§ **Text for analysis**
= Beginning of Section =

Now, try to parallelize populate_s. You will use similar syntax, but will need to adjust the loops differently to store the futures and access them later. There is more than one way to do this so feel free to be creative. Test your function and confirm it is faster than using populate_s.

It is expected the benefit of parallelizing computation of SS will be even smaller than HH, but the exercise is nevertheless helpful.

The benefit of parallelization is most noticable with large problem sizes where computation of SS and HH are much more challenging.

def populate_s_async(dt, n_steps, ref_states, trotter_order=1): # TODO - Write a function that parallelizes population of the S matrix #Copy your existing function as a starting point start = time.time() H_final = populate_h_async(dt, timesteps, ref_states, k) S_final = populate_s_async(dt, timesteps, ref_states,k) eigen_value, eigen_vect = eigen(H_final, S_final) end = time.time() print("Parallel (H and S) Execution results in E=", np.min(eigen_value), "with time:", end - start)
Parallel (H and S) Execution results in E= -1.992358540086284 with time: 40.65394353866577

Conclusion and Extensions

The Krylov QSD approach is a powerful and versatile tool. This lab has introduced the underlying theory that allowed you to implement your own version and explore several ways to improve results and accelerate the algorithm with parallelization.

= End of Section =

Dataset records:
= Beginning of Section =

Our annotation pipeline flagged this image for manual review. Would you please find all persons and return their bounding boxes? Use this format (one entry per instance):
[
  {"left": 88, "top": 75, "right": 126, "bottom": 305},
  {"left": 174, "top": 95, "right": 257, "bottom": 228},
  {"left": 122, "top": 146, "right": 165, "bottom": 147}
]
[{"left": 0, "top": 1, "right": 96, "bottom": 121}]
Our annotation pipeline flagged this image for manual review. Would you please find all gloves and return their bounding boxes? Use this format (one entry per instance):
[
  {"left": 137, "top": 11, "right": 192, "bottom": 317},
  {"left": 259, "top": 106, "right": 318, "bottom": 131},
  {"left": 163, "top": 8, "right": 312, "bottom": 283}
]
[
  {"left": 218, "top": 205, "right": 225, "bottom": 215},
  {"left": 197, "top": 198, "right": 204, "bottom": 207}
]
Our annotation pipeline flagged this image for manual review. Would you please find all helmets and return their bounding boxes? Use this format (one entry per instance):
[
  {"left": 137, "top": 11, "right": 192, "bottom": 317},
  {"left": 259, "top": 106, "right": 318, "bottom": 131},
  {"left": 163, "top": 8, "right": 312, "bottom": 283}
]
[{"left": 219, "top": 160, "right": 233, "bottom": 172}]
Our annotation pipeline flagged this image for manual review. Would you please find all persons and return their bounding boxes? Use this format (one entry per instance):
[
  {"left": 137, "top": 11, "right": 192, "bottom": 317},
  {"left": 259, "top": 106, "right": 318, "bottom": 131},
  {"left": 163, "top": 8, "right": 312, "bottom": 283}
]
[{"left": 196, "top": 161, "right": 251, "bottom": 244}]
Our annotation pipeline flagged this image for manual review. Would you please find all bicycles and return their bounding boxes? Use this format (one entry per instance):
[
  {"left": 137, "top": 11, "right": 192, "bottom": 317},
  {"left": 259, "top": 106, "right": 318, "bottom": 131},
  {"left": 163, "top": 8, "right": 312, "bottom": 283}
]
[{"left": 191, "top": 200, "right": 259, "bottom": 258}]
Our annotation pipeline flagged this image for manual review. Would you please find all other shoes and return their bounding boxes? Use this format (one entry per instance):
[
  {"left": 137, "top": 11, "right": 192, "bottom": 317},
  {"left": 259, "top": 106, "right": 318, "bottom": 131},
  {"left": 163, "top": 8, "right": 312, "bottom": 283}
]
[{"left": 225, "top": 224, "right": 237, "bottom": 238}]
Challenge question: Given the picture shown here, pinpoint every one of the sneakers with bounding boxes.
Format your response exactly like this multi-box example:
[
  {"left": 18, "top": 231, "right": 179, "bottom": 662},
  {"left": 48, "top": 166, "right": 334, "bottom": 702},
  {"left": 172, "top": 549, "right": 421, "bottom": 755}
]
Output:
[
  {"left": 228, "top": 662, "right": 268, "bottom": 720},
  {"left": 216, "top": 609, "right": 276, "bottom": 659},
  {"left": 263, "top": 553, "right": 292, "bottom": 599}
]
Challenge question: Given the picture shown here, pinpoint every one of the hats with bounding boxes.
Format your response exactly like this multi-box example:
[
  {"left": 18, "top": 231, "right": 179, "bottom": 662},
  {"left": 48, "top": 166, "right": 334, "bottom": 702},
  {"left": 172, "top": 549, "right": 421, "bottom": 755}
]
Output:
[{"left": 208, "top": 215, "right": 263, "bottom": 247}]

= End of Section =

§ **What this exercise asks**
**1)** Answer these questions from the Krylov QSD excerpt:
(a) What energy value E is printed for the parallel (H and S) execution?
(b) With what problem sizes is the benefit of parallelization most noticeable?
(c) What does the conclusion call the Krylov QSD approach?
**2)** List every variable that is assigned a value with "=" in the code of the Krylov QSD excerpt.

§ **Numbered responses**
**1)**
(a) -1.992358540086284
(b) With large problem sizes.
(c) A powerful and versatile tool.

**2)** start, H_final, S_final, eigen_value, eigen_vect, end